Spatial reasoning dataset excerpts:
========
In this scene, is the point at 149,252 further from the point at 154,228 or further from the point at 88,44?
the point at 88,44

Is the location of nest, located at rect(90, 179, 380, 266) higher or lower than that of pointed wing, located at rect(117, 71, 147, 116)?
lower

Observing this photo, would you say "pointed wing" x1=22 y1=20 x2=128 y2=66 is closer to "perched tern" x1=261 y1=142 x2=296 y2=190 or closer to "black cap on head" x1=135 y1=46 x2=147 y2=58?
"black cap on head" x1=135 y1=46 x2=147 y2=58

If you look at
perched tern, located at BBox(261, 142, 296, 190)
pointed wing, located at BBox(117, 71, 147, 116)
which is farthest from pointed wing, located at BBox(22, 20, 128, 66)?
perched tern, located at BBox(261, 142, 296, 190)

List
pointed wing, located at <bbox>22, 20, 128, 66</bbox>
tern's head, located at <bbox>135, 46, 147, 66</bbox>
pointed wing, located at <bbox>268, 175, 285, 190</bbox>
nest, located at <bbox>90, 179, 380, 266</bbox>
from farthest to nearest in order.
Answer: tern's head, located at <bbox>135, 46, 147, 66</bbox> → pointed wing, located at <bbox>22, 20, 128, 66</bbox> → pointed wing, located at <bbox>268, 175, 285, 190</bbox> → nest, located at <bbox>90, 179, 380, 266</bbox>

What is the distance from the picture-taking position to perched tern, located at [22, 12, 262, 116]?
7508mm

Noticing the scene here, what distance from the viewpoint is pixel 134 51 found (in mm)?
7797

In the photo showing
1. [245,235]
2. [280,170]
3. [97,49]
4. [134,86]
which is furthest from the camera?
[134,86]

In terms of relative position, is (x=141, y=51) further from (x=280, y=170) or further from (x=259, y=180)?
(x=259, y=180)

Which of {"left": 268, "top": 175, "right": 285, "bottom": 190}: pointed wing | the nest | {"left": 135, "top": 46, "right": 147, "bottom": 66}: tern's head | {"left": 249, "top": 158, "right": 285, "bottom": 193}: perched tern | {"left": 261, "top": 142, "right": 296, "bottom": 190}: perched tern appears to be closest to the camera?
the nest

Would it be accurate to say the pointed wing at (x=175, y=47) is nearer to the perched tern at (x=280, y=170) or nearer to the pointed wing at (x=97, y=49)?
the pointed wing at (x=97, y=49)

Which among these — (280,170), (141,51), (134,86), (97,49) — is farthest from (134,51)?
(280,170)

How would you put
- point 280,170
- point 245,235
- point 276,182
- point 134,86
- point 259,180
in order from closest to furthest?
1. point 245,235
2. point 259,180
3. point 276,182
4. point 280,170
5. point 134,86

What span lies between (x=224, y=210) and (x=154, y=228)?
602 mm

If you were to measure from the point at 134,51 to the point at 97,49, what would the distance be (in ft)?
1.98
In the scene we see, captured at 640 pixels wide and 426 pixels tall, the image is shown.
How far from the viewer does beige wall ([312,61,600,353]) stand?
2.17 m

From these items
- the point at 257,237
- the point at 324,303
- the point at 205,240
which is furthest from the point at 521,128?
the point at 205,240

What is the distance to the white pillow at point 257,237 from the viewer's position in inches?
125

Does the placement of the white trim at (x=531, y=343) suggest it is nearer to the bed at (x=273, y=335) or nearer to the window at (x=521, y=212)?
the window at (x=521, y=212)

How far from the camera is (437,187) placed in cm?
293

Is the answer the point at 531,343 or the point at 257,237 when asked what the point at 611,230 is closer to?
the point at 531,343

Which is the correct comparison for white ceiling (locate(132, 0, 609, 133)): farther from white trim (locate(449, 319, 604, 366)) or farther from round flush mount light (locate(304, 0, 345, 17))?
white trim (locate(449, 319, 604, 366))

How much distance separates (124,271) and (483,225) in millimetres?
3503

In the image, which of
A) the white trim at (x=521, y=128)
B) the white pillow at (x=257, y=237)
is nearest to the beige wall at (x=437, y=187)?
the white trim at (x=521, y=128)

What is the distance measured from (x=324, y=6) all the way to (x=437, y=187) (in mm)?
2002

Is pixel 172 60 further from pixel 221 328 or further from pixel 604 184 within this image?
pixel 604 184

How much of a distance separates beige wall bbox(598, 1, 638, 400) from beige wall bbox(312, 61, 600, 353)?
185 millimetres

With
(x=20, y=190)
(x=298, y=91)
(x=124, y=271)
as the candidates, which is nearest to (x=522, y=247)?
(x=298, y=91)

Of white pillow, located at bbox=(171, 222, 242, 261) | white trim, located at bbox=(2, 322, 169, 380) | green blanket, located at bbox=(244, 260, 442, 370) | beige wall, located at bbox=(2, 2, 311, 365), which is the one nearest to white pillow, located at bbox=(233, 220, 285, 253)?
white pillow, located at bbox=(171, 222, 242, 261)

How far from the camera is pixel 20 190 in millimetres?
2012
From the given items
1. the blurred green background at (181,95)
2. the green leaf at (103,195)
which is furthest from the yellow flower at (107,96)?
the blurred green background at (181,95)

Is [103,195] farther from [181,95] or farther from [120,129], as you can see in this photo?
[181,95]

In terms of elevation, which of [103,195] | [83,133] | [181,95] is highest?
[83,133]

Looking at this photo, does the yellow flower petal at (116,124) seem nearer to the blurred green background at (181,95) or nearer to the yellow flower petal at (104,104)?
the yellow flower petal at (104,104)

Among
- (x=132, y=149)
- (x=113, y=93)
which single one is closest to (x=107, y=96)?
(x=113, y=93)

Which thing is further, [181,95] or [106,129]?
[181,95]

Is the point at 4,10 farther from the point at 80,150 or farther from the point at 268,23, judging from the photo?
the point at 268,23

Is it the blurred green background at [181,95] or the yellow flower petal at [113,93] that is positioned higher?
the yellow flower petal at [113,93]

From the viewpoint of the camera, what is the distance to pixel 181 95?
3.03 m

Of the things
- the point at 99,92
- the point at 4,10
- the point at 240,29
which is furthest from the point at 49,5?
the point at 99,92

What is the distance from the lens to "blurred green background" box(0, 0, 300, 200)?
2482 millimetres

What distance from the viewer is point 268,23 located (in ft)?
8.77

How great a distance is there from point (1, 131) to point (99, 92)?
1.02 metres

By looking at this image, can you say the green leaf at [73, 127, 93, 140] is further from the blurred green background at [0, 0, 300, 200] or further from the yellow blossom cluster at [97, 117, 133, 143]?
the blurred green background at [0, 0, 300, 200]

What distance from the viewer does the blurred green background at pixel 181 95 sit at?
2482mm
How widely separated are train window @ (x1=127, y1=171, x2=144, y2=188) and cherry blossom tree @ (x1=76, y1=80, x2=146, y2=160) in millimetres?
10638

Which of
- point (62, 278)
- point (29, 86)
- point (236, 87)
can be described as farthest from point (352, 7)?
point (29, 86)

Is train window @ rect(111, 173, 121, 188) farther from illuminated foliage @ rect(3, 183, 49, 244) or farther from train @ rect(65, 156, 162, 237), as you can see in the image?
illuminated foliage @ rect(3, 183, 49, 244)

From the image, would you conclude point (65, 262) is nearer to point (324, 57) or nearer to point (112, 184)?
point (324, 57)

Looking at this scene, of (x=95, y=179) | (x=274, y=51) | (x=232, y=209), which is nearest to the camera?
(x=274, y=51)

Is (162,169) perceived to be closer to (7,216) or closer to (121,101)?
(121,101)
========
• **PROBLEM DESCRIPTION**
Put the records into a Markdown table with the columns "Row" and "Line", starting at the line containing "From the viewpoint of" and continuing through the line containing "1.02 metres". Number each nonblank line in the Row column, and omit blank lines.

• **EXERCISE SOLUTION**
| Row | Line |
|---|---|
| 1 | From the viewpoint of the camera, what is the distance to pixel 181 95? |
| 2 | 3.03 m |
| 3 | Of the things |
| 4 | - the point at 99,92 |
| 5 | - the point at 4,10 |
| 6 | - the point at 240,29 |
| 7 | which is furthest from the point at 49,5? |
| 8 | the point at 99,92 |
| 9 | What is the distance from the lens to "blurred green background" box(0, 0, 300, 200)? |
| 10 | 2482 millimetres |
| 11 | What distance from the viewer is point 268,23 located (in ft)? |
| 12 | 8.77 |
| 13 | How great a distance is there from point (1, 131) to point (99, 92)? |
| 14 | 1.02 metres |